DESCRIPTION OF THE TASK: Reproduce every one of the lines below word for word, leaving the pictures out of your answer.

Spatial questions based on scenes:

• • •

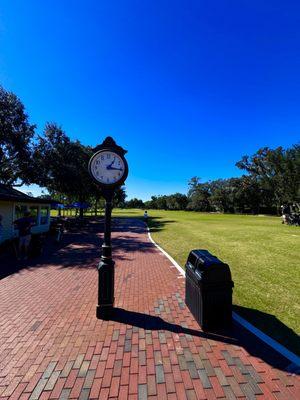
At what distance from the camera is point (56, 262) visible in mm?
9172

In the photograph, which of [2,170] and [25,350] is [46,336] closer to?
[25,350]

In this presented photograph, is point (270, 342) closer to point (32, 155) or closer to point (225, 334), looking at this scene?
point (225, 334)

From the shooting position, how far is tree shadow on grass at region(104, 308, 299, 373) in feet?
11.3

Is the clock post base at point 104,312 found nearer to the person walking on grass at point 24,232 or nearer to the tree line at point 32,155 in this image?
the person walking on grass at point 24,232

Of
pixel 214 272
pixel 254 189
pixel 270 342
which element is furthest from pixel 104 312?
pixel 254 189

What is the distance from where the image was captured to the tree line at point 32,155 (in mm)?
20922

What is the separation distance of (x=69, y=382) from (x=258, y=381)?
7.41 ft

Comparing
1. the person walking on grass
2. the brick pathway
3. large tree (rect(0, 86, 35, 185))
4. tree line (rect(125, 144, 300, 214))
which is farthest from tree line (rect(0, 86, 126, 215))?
tree line (rect(125, 144, 300, 214))

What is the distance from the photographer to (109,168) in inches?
190

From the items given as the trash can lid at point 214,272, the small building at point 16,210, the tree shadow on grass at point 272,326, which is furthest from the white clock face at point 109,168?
the small building at point 16,210

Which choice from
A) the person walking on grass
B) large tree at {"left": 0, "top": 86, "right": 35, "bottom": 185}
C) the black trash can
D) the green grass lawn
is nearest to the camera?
the black trash can

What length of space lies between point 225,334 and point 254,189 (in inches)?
2615

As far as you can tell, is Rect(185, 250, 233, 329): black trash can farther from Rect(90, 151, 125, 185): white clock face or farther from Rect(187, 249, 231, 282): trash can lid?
Rect(90, 151, 125, 185): white clock face

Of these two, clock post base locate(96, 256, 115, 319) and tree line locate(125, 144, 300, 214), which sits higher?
tree line locate(125, 144, 300, 214)
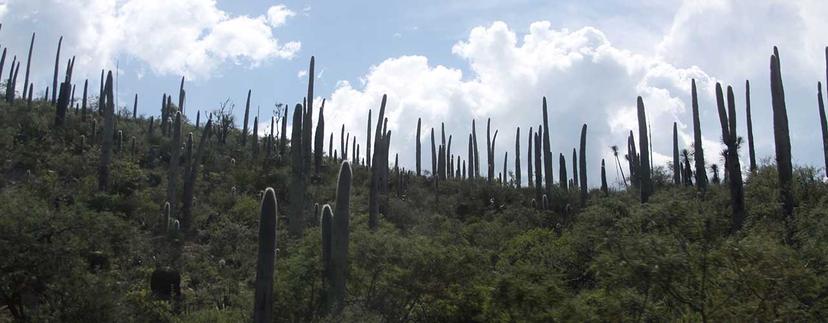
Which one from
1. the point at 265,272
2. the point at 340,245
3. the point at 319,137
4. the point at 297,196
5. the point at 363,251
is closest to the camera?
the point at 265,272

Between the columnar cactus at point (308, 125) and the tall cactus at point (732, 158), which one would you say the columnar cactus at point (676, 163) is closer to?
the tall cactus at point (732, 158)

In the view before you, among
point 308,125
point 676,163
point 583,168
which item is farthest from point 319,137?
point 676,163

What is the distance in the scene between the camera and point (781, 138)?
20.2 metres

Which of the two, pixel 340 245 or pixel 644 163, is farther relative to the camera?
pixel 644 163

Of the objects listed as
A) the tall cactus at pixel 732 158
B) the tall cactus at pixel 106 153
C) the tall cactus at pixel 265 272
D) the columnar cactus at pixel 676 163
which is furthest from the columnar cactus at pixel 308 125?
the columnar cactus at pixel 676 163

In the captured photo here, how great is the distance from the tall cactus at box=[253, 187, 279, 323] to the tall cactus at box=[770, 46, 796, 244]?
12.0 metres

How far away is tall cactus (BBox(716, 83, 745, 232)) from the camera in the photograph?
20.0 m

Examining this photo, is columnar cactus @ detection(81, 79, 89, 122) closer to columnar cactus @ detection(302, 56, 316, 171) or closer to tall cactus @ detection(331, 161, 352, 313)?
columnar cactus @ detection(302, 56, 316, 171)

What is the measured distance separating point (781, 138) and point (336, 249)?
12.3 m

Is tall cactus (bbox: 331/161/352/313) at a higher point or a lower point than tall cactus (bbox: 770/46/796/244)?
lower

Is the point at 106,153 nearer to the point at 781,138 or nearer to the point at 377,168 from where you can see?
the point at 377,168

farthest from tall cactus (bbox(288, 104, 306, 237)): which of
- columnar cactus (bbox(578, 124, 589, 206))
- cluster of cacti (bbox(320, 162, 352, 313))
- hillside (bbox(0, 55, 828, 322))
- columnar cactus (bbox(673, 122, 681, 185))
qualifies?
columnar cactus (bbox(673, 122, 681, 185))

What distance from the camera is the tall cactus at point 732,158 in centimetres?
1996

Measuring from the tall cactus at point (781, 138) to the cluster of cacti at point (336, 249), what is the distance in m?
10.4
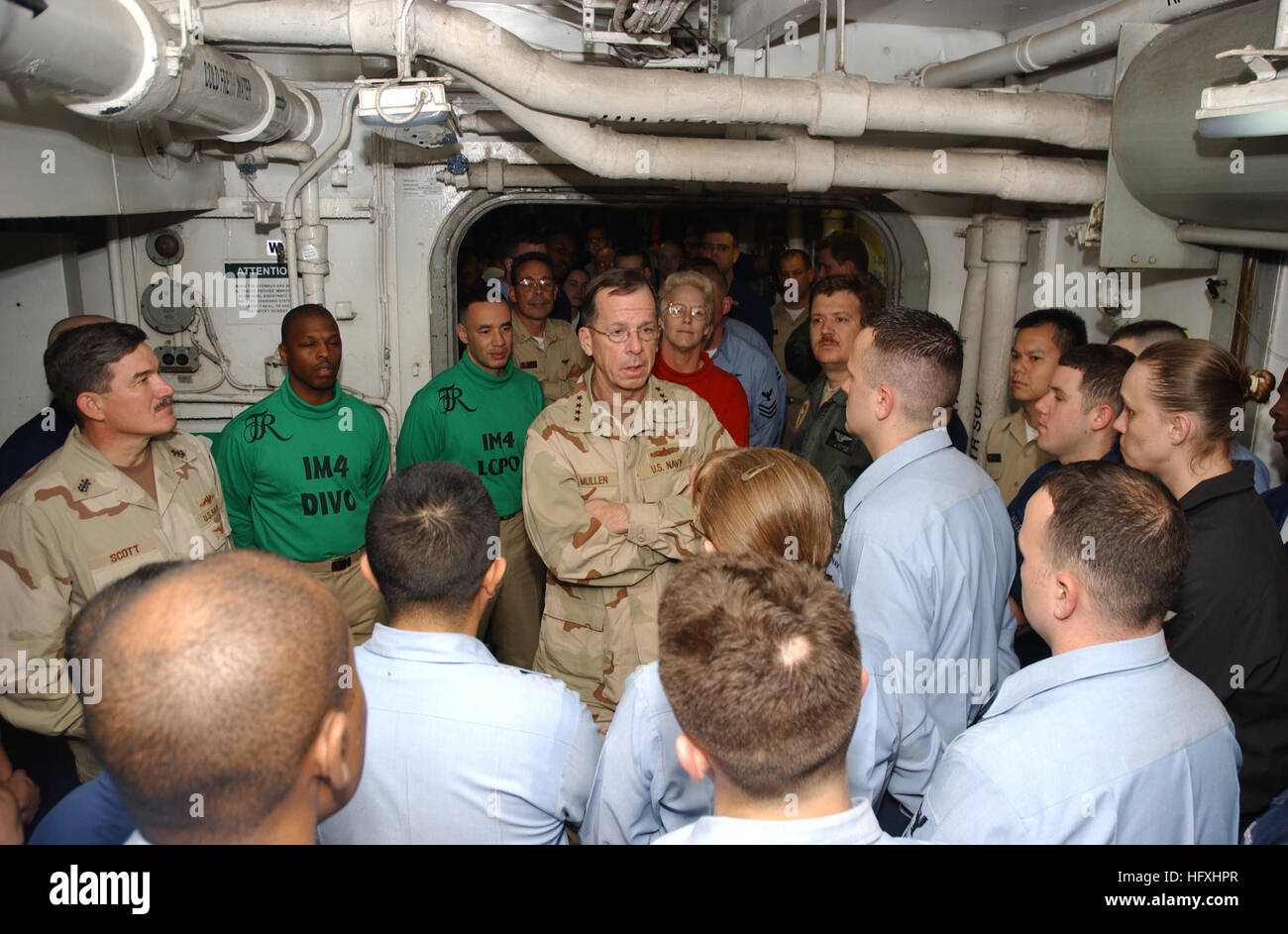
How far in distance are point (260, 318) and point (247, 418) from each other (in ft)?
4.41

• • •

EXPECTED ANSWER:
At what distance from the camera is point (56, 262) visible in mm?
9172

In the photograph, which of [2,170] and [25,350] is [46,336] closer to?
[25,350]

In this presented photograph, is point (270, 342) closer to point (32, 155) or closer to point (225, 334), looking at this scene?
point (225, 334)

From the shooting position, how far is tree shadow on grass at region(104, 308, 299, 373) in feet?
11.3

Is the clock post base at point 104,312 found nearer to the person walking on grass at point 24,232 or nearer to the tree line at point 32,155 in this image?
the person walking on grass at point 24,232

Of
pixel 214 272
pixel 254 189
pixel 270 342
which element is furthest from pixel 104 312?
pixel 254 189

What is the distance from where the image was captured to the tree line at point 32,155 (in mm)?
20922

What is the separation distance of (x=69, y=382) from (x=258, y=381)?
7.41 ft

Comparing
1. the person walking on grass
2. the brick pathway
3. large tree (rect(0, 86, 35, 185))
4. tree line (rect(125, 144, 300, 214))
which is farthest from tree line (rect(0, 86, 126, 215))?
tree line (rect(125, 144, 300, 214))

What is the distance from the photographer to (109,168) in inches?
190

From the items given as the trash can lid at point 214,272, the small building at point 16,210, the tree shadow on grass at point 272,326, which is furthest from the white clock face at point 109,168?
the small building at point 16,210

Which choice from
A) the person walking on grass
B) large tree at {"left": 0, "top": 86, "right": 35, "bottom": 185}
C) the black trash can
D) the green grass lawn
is nearest to the camera?
the black trash can

What length of space lies between point 225,334 and point 254,189 (in inches)?
2615

As far as you can tell, is Rect(185, 250, 233, 329): black trash can farther from Rect(90, 151, 125, 185): white clock face or farther from Rect(187, 249, 231, 282): trash can lid?
Rect(90, 151, 125, 185): white clock face

Of these two, clock post base locate(96, 256, 115, 319) and tree line locate(125, 144, 300, 214), which sits higher?
tree line locate(125, 144, 300, 214)
Which one from
1. the point at 265,272
2. the point at 340,245
3. the point at 319,137
4. the point at 297,196
5. the point at 363,251
is closest to the camera?
the point at 265,272

Between the columnar cactus at point (308, 125) and the tall cactus at point (732, 158), which one would you say the columnar cactus at point (676, 163) is closer to?
the tall cactus at point (732, 158)

In the view before you, among
point 308,125
point 676,163
point 583,168
which item is farthest from point 319,137?
point 676,163

What is the distance in the scene between the camera and point (781, 138)?
20.2 metres

Which of the two, pixel 340 245 or pixel 644 163, is farther relative to the camera?
pixel 644 163

Of the objects listed as
A) the tall cactus at pixel 732 158
B) the tall cactus at pixel 106 153
C) the tall cactus at pixel 265 272
D) the columnar cactus at pixel 676 163
which is furthest from the columnar cactus at pixel 308 125?
the columnar cactus at pixel 676 163

In the captured photo here, how great is the distance from the tall cactus at box=[253, 187, 279, 323] to the tall cactus at box=[770, 46, 796, 244]?
12.0 metres

How far away is tall cactus (BBox(716, 83, 745, 232)) from the camera in the photograph?
20.0 m

Examining this photo, is columnar cactus @ detection(81, 79, 89, 122) closer to columnar cactus @ detection(302, 56, 316, 171) or closer to tall cactus @ detection(331, 161, 352, 313)?
columnar cactus @ detection(302, 56, 316, 171)

What is the measured distance separating point (781, 138) and point (336, 249)?
12.3 m

Is tall cactus (bbox: 331/161/352/313) at a higher point or a lower point than tall cactus (bbox: 770/46/796/244)?
lower

Is the point at 106,153 nearer to the point at 781,138 or nearer to the point at 377,168 from where you can see?
the point at 377,168

farthest from tall cactus (bbox(288, 104, 306, 237)): which of
- columnar cactus (bbox(578, 124, 589, 206))
- cluster of cacti (bbox(320, 162, 352, 313))
- hillside (bbox(0, 55, 828, 322))
- columnar cactus (bbox(673, 122, 681, 185))
qualifies?
columnar cactus (bbox(673, 122, 681, 185))

What distance from the camera is the tall cactus at point 732,158 in centimetres?
1996

Measuring from the tall cactus at point (781, 138) to the cluster of cacti at point (336, 249), what is the distance in m?
10.4
How far in distance are point (260, 318) and point (247, 418) from each other (in ft)?
4.41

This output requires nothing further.